◆ **WORK TO COMPLETE**: Can you retype only the lines from the one with "How far would" through the final line of the material, exactly as given?
======== INFORMATION SHOWN
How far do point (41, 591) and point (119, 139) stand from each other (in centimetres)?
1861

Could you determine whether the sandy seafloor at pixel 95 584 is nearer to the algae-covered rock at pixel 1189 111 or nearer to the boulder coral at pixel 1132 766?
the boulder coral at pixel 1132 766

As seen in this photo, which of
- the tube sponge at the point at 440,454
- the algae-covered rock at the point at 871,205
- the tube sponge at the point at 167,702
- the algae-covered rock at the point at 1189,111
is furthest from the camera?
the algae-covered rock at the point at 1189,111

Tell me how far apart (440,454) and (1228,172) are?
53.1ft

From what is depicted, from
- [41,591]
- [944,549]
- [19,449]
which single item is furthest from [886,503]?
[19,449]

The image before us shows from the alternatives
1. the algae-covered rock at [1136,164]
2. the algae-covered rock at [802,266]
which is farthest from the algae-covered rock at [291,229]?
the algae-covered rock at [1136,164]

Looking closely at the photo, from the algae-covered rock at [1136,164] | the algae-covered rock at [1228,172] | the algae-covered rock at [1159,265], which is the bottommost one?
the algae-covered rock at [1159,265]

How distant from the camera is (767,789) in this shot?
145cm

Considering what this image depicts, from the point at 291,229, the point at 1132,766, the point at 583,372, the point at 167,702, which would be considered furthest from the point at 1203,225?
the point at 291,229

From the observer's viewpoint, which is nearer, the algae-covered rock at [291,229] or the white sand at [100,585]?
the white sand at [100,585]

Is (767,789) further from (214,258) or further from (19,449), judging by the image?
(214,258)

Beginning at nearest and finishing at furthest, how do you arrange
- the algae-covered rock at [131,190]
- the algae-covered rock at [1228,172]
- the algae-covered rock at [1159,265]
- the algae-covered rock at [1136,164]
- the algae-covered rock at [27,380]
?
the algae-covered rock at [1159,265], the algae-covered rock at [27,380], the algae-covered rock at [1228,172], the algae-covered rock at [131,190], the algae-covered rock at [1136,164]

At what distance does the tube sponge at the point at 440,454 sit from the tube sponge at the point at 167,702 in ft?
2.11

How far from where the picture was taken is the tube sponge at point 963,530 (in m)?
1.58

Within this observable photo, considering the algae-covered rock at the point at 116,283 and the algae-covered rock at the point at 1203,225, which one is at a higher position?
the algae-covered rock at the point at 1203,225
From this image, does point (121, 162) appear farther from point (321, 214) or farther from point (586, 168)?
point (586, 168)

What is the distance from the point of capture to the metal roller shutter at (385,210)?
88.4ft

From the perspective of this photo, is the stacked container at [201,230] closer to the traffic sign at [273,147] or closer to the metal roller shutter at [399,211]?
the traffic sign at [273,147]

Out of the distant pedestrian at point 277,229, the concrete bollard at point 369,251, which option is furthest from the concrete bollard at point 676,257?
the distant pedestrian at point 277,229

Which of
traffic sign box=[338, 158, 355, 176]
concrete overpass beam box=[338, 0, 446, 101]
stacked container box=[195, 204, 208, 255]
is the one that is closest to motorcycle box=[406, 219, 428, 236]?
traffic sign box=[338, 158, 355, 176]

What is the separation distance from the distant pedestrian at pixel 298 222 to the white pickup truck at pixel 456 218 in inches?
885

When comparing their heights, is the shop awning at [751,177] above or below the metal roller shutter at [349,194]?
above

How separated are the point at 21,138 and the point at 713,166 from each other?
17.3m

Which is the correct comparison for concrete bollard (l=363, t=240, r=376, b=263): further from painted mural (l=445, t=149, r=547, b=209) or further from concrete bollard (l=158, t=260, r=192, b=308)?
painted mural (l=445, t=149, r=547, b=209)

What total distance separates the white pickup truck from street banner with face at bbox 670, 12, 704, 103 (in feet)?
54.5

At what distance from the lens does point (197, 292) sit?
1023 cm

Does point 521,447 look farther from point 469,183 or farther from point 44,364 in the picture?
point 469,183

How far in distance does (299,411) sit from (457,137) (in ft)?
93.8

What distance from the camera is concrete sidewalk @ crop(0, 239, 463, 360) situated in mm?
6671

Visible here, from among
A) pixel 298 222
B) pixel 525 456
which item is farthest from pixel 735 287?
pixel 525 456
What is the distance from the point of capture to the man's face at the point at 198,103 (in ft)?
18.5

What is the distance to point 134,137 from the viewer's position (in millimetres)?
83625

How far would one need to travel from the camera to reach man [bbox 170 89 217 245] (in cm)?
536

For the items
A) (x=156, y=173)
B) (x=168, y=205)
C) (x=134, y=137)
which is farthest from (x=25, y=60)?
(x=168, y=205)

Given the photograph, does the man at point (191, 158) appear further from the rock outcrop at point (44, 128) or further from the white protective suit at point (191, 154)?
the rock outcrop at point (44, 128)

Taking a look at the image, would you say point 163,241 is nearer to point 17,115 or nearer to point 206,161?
================
◆ **SOLUTION**:
How far would one need to travel from the camera to reach man [bbox 170 89 217 245] (in cm)?
536

For the items
A) (x=156, y=173)
B) (x=168, y=205)
C) (x=134, y=137)
which is farthest from (x=25, y=60)?
(x=168, y=205)

Given the photograph, does the man at point (191, 158) appear further from the rock outcrop at point (44, 128) or further from the white protective suit at point (191, 154)?
the rock outcrop at point (44, 128)

Taking a look at the image, would you say point 163,241 is nearer to point 17,115 or nearer to point 206,161?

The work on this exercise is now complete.